* [JOBS]:
• A. Name every figure from Norse mythology that appears in the lecture notes on train crossings and mental poker.
• B. Please summarize the lecture notes on train crossings and mental poker in two sentences.
• C. Pick up the lecture notes on train crossings and mental poker at the point where they stop, and carry them forward.

* [EXCERPT TO READ]:

3 cute solutions

stopping at RR crossings

Bound on algorithm for stopping-car-engine-at-RR. You drive around houston, and sometimes have to stop at train interesections. To minimize gas, do you turn your engine off, or do you idle? (Starting a car costs, say, 1min worth of gas.)

One answer: what is the expected time remaining for the train? We don't know for sure, but we do have some idea about the distribution of train lengths, and might be able to leverage that.

But Suppose Loki were controlling trains: he can change train-length instantaneously. E.g., if you leave your car running, he makes the train long. The momemt you shut off your engine, he shortens the train to none-left, hahaha very funny, loki. Question: faced with a malicious adversary, can we still do not-too-bad?

Clearly, the algorithm of "always keep idling" is no good; Loki will keep adding cars to the train as long as you idle. On the other hand, the algorithm of "always turn off engine immediately" is wasteful — Loki will send lots of one-car trains, which needn't use up much gas, but it will.

Our algorithm:

• When we reach a stop, wait one minute, idling.
• If train is still coming by, then we turn engine off.

For comparison: consider Odin, driving around town. [Type of car?] Odin still has to wait for trains, but Loki can't fool with them. Furthermore, Odin is omniscient: he knows how long the train is, when he reaches it.
[Odin sends up his ravens Huginn and Muninn (thought and memory) to measure the train and remember its length irrevocably.]
(All Loki can do is set up the initial timetables to delay Odin's commute. What train-lenghts might Loki choose, to maximize Odin's annoyance?)

So, how well can we do against Loki, as compared to Odin (who doesn't face Loki and is omniscient)? Surprisingly: we can guarantee we'll never use more than twice as much gas than Odin! How:

• When we reach a stop, wait one minute, idling.
• If train is still coming by, then we turn engine off.

Translating back to a laptop computer OS, and the problem of seeing a user not making disc accesses, and wondering whether to stop spinning the disk (to conserve battery power).

Loki corresponds to a capricious user who accesses the disk just when you least want it to, while Odin corresponds to a scheduler which is so smart it can actually predict when the user will next access the disk. The result translates to, a simple algorithm which even when facing a ill-behaved user, will only use twice as much battery-power (on disc spin-up) than the omniscient scheduler.

Compare against: Doing user studies and measuring real-life distributions on disc spinning (and agreeing on what your distribution of "typical" users is), and then being able to come up with an algorithm for that distribution and then proving that it's worst- or average-case performance isn't much worse than optimal/average.
For such a simple algorithm, the simple approach isn't so bad! (in a quantified, provable sense)

Mental Poker

How to play poker over the phone (or email), agreeing on what cards are being drawn (w/o th other side knowing), and be satisfied they're not cheating?

Sounds impossible. Of course, it seemed unlikely we could make a code where, w/o pre-arrangement, I could securely broadcast my encrypted credit card over the net, and only amazon could easily decode it.

Review public-key cryptography:
public key e,n; private key d, such that ed=1 mod (..) well, M^ed ≡ M¹. Encrypted message is M^e (mod n); to decrypt look at (M^e)^d (mod n) = M¹ (mod n) [through math].

* [DATA EXCERPTS]:
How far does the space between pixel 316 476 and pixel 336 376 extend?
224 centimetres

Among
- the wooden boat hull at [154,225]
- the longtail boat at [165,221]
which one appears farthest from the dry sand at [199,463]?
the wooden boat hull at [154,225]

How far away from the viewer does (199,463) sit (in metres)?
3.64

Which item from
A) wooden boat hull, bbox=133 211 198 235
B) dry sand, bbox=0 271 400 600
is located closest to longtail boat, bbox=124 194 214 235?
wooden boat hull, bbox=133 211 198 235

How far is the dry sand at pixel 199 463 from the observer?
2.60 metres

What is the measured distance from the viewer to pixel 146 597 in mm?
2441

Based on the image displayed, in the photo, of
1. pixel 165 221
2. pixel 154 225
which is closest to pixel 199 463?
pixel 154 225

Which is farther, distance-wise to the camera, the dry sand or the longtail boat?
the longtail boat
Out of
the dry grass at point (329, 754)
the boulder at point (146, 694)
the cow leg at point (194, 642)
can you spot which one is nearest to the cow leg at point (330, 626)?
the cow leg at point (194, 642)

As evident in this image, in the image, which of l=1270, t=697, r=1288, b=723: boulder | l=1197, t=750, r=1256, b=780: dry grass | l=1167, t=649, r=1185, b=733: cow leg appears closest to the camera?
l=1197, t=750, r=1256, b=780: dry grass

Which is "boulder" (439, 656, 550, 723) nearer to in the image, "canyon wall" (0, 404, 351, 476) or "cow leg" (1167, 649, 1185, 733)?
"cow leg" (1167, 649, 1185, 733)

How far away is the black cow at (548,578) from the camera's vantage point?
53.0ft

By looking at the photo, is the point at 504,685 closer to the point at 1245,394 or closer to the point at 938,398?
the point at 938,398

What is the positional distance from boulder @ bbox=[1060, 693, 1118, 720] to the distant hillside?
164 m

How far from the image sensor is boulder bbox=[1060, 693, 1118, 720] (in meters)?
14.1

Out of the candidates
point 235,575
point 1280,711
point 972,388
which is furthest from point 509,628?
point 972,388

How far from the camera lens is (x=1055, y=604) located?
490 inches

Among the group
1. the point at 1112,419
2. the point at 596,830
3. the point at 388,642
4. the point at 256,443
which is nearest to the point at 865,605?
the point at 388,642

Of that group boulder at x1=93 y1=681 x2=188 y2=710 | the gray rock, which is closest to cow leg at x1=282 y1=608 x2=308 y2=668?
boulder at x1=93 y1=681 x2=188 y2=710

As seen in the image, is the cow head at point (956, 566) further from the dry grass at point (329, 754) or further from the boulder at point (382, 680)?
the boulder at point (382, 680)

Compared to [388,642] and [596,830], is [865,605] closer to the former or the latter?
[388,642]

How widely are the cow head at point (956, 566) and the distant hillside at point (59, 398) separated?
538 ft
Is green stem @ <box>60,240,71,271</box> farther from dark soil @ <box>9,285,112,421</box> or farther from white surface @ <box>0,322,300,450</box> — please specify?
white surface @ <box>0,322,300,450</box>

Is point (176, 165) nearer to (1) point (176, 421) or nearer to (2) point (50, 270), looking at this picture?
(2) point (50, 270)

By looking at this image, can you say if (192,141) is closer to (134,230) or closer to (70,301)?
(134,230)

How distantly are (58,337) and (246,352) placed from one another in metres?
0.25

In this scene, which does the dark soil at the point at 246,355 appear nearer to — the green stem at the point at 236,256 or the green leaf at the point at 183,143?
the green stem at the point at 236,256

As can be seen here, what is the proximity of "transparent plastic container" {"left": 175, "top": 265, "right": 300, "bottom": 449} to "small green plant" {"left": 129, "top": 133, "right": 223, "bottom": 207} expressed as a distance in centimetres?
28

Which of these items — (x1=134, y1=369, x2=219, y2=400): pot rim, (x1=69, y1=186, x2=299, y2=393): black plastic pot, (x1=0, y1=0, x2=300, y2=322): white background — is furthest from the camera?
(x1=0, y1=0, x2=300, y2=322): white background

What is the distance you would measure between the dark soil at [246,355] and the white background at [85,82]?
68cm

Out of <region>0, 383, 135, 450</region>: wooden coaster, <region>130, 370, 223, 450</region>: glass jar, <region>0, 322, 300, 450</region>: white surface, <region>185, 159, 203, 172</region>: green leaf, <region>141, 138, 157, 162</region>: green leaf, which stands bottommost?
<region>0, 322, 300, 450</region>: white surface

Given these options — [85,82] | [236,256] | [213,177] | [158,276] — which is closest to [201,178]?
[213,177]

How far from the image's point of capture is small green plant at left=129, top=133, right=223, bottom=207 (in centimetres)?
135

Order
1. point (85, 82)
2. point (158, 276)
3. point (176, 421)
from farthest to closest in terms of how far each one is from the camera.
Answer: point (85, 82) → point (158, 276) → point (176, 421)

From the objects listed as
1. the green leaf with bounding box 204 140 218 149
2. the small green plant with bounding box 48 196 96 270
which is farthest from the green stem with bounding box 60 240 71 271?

* [ANSWERS FOR THE TASKS]:
• A. Loki, Odin, Huginn, Muninn

• B. The notes ask whether a driver stopped at a railroad crossing should idle or turn off the engine, and they show that idling for one minute and then shutting the engine off if the train is still passing never uses more than twice as much gas as an omniscient driver, even when a malicious adversary controls train lengths. The same result applies to a laptop deciding when to stop spinning its disk, and the notes then turn to playing poker remotely without cheating, starting with a review of public-key cryptography.

• C.
Observe: If M encrypted by two different codes e1,e2, it can be unlocked via d1,d2 in either order: (((M^e1)^e2)^d2)^d1 = (((M^e1)^e2)^d1)^d2
(We say that the encrypting and decrypting functions are associative.)
[What about the order mod is applied in? Chinese Remainder Th'm?]

Okay, now to our poker game: Two players, A and B.

1. Start with 52 cards (strings) c₁=``This is the Ace of Spades.'', … c<sub>17</sub>= ``Here we have the four o' Hearts'', etc.
2. Player A will take these and encode them using their public key e_a, ending up with strings E_a(c_i) for each i.
3. Player A gives B these 52 encrypted messages (in a random ("shuffled") order).
4. B will take these encoded strings (about which they know nothing), further encrypt them with their own key, getting E_b(E_a(c_i))).
5. Player B now presents these 52 double-encrypted messages (in a random ("shuffled") order) for all to see.
6. For either player to draw a card, they choose one of the doubly-encrypted strings, and ask their opponent to decrypt it.
   We'll consider at each player separately, even though they each do the same thing:
   1. If player A choose a string E_b(E_a(c_i))):
      1. Player A has no idea what it could be (since it's encrypted by B).
      2. Player A asks player B to decrypt the string; player B does so and responds with D_b(E_b(E_a(c_i))) = E_a(c_i).
      3. Player B doesn't know which card this is (since it's encrypted by A's key).
      4. Player A can now decrypt this to get D_a(E_a(c_i)) = c_i, the original string.
   2. If player B chooses a string, the corresponding procedure is followed.
      Note that in step (ii) we rely on D_a(E_b(E_a(c_i))) = E_b(c_i).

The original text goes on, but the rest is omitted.